VI – Gaudete! [‘Rejoice!’]

This is the only movement entirely in normal tuning. The bell chord at the opening recurs many times through the movement, each reappearance triggering a progressively longer span of intervening music. So although the tempo does not slow down, the movement is in effect a long retard. The jerky rhythms of this movement are directly inspired by the joyously chaotic rhythms of German bell ringing.

VII – Lieblich, freundlich… [‘Dearly, friendly…’]

A surreal yet serene epilogue.  A nearly complete statement (again in altered tuning) of Wie schön leuchtet der Morgenstern is shared between the viola and cello, the former with tremolo bowing, the latter playing harmonic pizzicato.  The music lulls itself to sleep…


String Quartet No. 2 ‘300 Weihnachtslieder’ is dedicated to the Arditti String Quartet, lieblich, freundlich…


Julian Anderson


‘A remarkable, immensely demanding piece. Its sheer richness, range of expression and intensity suggest that perhaps the opera [Thebans] was a musical watershed for the composer, and that achieving it has opened up a whole new range of musical possibilities… [Sound spectra] colour and flavour the music in an indefinable way, adding an elusive dimension to Anderson’s fiercely demanding quartet writing.’
The Guardian (Andrew Clements), 16 May 2014
‘The music has a light touch, using non-standard tuning and effects such as “vertical bowing” to create a world of reflections where nothing is quite as it seems.
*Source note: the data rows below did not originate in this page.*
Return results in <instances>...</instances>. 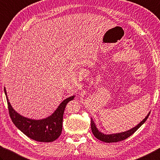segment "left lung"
Returning a JSON list of instances; mask_svg holds the SVG:
<instances>
[{
    "instance_id": "1",
    "label": "left lung",
    "mask_w": 160,
    "mask_h": 160,
    "mask_svg": "<svg viewBox=\"0 0 160 160\" xmlns=\"http://www.w3.org/2000/svg\"><path fill=\"white\" fill-rule=\"evenodd\" d=\"M150 113L145 117L142 121H141L135 127L132 128V129H129L128 131L120 132V133H116V134H104L102 132H99V129L96 127L93 120L91 118V130L92 134H94V136L98 138V139L106 143H113V142H118V141H120L122 140H125L126 138L130 137L132 134H133L137 129L139 128L141 125H142L144 122L146 121L148 118Z\"/></svg>"
}]
</instances>
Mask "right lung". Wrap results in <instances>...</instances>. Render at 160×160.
<instances>
[{
	"mask_svg": "<svg viewBox=\"0 0 160 160\" xmlns=\"http://www.w3.org/2000/svg\"><path fill=\"white\" fill-rule=\"evenodd\" d=\"M4 91L11 119L15 126L24 134L40 142H52L60 137L62 132V118L65 107L69 102L74 99V95L64 99L51 116L43 119L35 120L18 113L9 102L5 88Z\"/></svg>",
	"mask_w": 160,
	"mask_h": 160,
	"instance_id": "obj_1",
	"label": "right lung"
}]
</instances>
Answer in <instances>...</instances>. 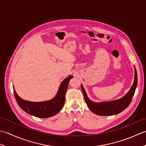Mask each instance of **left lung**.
Wrapping results in <instances>:
<instances>
[{"label": "left lung", "mask_w": 146, "mask_h": 146, "mask_svg": "<svg viewBox=\"0 0 146 146\" xmlns=\"http://www.w3.org/2000/svg\"><path fill=\"white\" fill-rule=\"evenodd\" d=\"M134 80L133 85H132L131 89L127 92L125 96L122 98L118 100L110 101V102H92L87 97L86 93L82 85H81V88L83 92V96H84L86 104L88 107L89 109L93 113L97 114L98 115H113L120 113L121 111L124 110L127 107L129 104H131L132 99L134 97V93L135 91L136 87L137 85V74L135 68L134 66Z\"/></svg>", "instance_id": "8db88e82"}]
</instances>
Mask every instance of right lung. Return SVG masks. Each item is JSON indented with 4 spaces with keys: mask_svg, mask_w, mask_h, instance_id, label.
<instances>
[{
    "mask_svg": "<svg viewBox=\"0 0 146 146\" xmlns=\"http://www.w3.org/2000/svg\"><path fill=\"white\" fill-rule=\"evenodd\" d=\"M73 78L70 75L61 82L55 97L50 100L33 102L22 99L17 94L14 88V94L18 105L24 111L31 115L39 118H48L55 115L63 108L65 102V94L70 80Z\"/></svg>",
    "mask_w": 146,
    "mask_h": 146,
    "instance_id": "1",
    "label": "right lung"
}]
</instances>
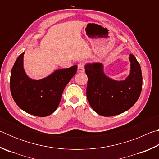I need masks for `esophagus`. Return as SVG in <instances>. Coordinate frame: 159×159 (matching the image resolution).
<instances>
[{"label":"esophagus","instance_id":"esophagus-1","mask_svg":"<svg viewBox=\"0 0 159 159\" xmlns=\"http://www.w3.org/2000/svg\"><path fill=\"white\" fill-rule=\"evenodd\" d=\"M85 65L84 63L83 62H80L79 64H78V71L80 72V73H83L85 71Z\"/></svg>","mask_w":159,"mask_h":159}]
</instances>
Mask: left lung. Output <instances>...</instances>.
<instances>
[{
    "instance_id": "left-lung-1",
    "label": "left lung",
    "mask_w": 159,
    "mask_h": 159,
    "mask_svg": "<svg viewBox=\"0 0 159 159\" xmlns=\"http://www.w3.org/2000/svg\"><path fill=\"white\" fill-rule=\"evenodd\" d=\"M130 71L123 80L107 76L102 63L85 66L88 76L87 99L93 109L103 116L121 114L130 109L140 95L142 88V71L138 60L130 54Z\"/></svg>"
}]
</instances>
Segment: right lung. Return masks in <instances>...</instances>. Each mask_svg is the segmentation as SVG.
Wrapping results in <instances>:
<instances>
[{"instance_id": "1", "label": "right lung", "mask_w": 159, "mask_h": 159, "mask_svg": "<svg viewBox=\"0 0 159 159\" xmlns=\"http://www.w3.org/2000/svg\"><path fill=\"white\" fill-rule=\"evenodd\" d=\"M25 52L19 56L10 76V91L15 103L25 112L36 116H48L55 111L61 95L77 71V65L57 69L40 80L30 79L23 66Z\"/></svg>"}]
</instances>
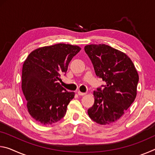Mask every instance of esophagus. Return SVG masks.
<instances>
[{
    "label": "esophagus",
    "mask_w": 155,
    "mask_h": 155,
    "mask_svg": "<svg viewBox=\"0 0 155 155\" xmlns=\"http://www.w3.org/2000/svg\"><path fill=\"white\" fill-rule=\"evenodd\" d=\"M77 94H78V95H79V96H84V95H85L86 94V93H83V92H81V91H77Z\"/></svg>",
    "instance_id": "esophagus-1"
}]
</instances>
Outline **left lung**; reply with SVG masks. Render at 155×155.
<instances>
[{
  "instance_id": "8db88e82",
  "label": "left lung",
  "mask_w": 155,
  "mask_h": 155,
  "mask_svg": "<svg viewBox=\"0 0 155 155\" xmlns=\"http://www.w3.org/2000/svg\"><path fill=\"white\" fill-rule=\"evenodd\" d=\"M85 51L97 77L106 82L103 90L94 91V104L87 110L90 118L101 125L117 122L137 96L139 75L124 52L106 44H90Z\"/></svg>"
}]
</instances>
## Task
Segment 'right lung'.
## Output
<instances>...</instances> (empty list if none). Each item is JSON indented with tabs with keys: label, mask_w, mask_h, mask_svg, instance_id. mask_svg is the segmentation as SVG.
<instances>
[{
	"label": "right lung",
	"mask_w": 155,
	"mask_h": 155,
	"mask_svg": "<svg viewBox=\"0 0 155 155\" xmlns=\"http://www.w3.org/2000/svg\"><path fill=\"white\" fill-rule=\"evenodd\" d=\"M78 46L57 44L34 50L24 62L22 90L31 116L43 125H51L65 116L74 93L60 85L73 57L81 51Z\"/></svg>",
	"instance_id": "add662e5"
}]
</instances>
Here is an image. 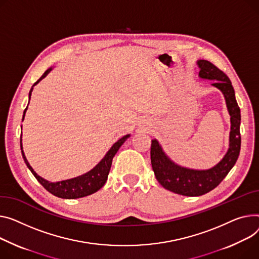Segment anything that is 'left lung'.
I'll list each match as a JSON object with an SVG mask.
<instances>
[{
	"instance_id": "obj_1",
	"label": "left lung",
	"mask_w": 259,
	"mask_h": 259,
	"mask_svg": "<svg viewBox=\"0 0 259 259\" xmlns=\"http://www.w3.org/2000/svg\"><path fill=\"white\" fill-rule=\"evenodd\" d=\"M199 76L214 80L213 86L225 97L230 114L231 131L229 149L224 158L209 169L198 170L182 167L171 161L163 153L156 140L151 144V163L157 181L168 191L178 195L197 197L212 191L225 178L235 164L240 151V110L235 99L234 89L228 76L207 60H198Z\"/></svg>"
}]
</instances>
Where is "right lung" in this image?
<instances>
[{
  "label": "right lung",
  "instance_id": "right-lung-1",
  "mask_svg": "<svg viewBox=\"0 0 259 259\" xmlns=\"http://www.w3.org/2000/svg\"><path fill=\"white\" fill-rule=\"evenodd\" d=\"M51 70H52V68H49V70H47L44 73V75L35 83H34V85H36L41 79H44L50 73ZM31 93H32V89L29 93V98L31 97ZM27 108L24 111L23 119L25 117V113H26ZM129 136L130 135H125V136L122 137V139H119L110 148V150L105 155V157L103 158L92 170H90L89 173H86V174H84L82 176H79V177H76V178H73V179H70V180H64V181L55 182V183L54 182H49V181L45 180L44 178L39 177L35 173V171L33 170V168L29 164L28 160L26 159V156H25L24 151H23L22 135H21V149H22L23 158H24L27 166L31 170V173L34 175V177L37 179V181L47 189L49 193H51L52 195H54L58 198H62V199H77V198L86 197V196L92 195V194L98 192L99 189L105 184V182L108 178V174H109V170H110V167H111V163H112V159L114 157V155L118 151L119 147L125 143V141L128 139Z\"/></svg>",
  "mask_w": 259,
  "mask_h": 259
}]
</instances>
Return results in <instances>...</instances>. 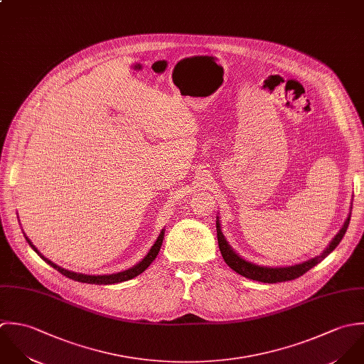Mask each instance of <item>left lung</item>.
I'll use <instances>...</instances> for the list:
<instances>
[{
    "mask_svg": "<svg viewBox=\"0 0 364 364\" xmlns=\"http://www.w3.org/2000/svg\"><path fill=\"white\" fill-rule=\"evenodd\" d=\"M352 217V205L349 208V215L345 220V223L342 225V228L339 229V232L333 236V239L329 242V245L325 247V250L319 255L315 256L312 259H308L302 263L298 264H292V266H282V267H270V266H259L256 263H252L246 259H243L240 255H237L232 246L228 243L226 237L223 236L222 228H220V220L217 217V235H218V245L220 255L225 260V263L237 274L255 280V282H260V283H282V282H289L298 279L299 276H302L304 273H306L309 269H312L314 266H316L319 262H322L329 253H332L335 250V247L341 243L342 237L345 236L348 226H349V220Z\"/></svg>",
    "mask_w": 364,
    "mask_h": 364,
    "instance_id": "8db88e82",
    "label": "left lung"
}]
</instances>
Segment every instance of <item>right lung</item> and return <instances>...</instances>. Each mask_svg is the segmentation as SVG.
Instances as JSON below:
<instances>
[{
  "instance_id": "right-lung-1",
  "label": "right lung",
  "mask_w": 364,
  "mask_h": 364,
  "mask_svg": "<svg viewBox=\"0 0 364 364\" xmlns=\"http://www.w3.org/2000/svg\"><path fill=\"white\" fill-rule=\"evenodd\" d=\"M26 242L29 243V246L49 264L52 266L53 269H56L59 273H62L63 276L72 279L74 282H78V283H87V284H115V283H122V282H128L136 276H139L141 273H144L146 269L150 266V263L156 259V256L159 255L160 252V247H161V243H163V239H164V229L160 230L156 242L153 243V246L150 247V250L147 252L145 257L136 263L134 267L128 269V270H124V272H119V273H114V274H100V276H95V274H82V273H75V272H70V270H66L58 264H55L52 260H49L48 257H45L36 247L35 245L31 242V239L23 233Z\"/></svg>"
}]
</instances>
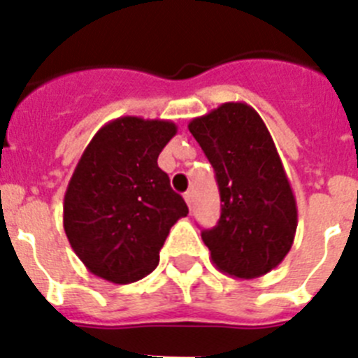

The carols emerge as glimpses of something substantial in a prism of flickering lights; or the echoes of distant bells delicately ringing in the season; or, at the end, a nostalgic epilogue that evaporates into a haze of tremolos, pizzicatos and harmonics. There are seven movements, totalling not much more than a quarter of an hour, so the overall effect is rather fragmentary, but the quartet creates an alluring world of its own. It is getting on for 20 years since the ever expert Arditti Quartet suggested to Anderson that he should write a work for them. They should feel it was worth the wait.’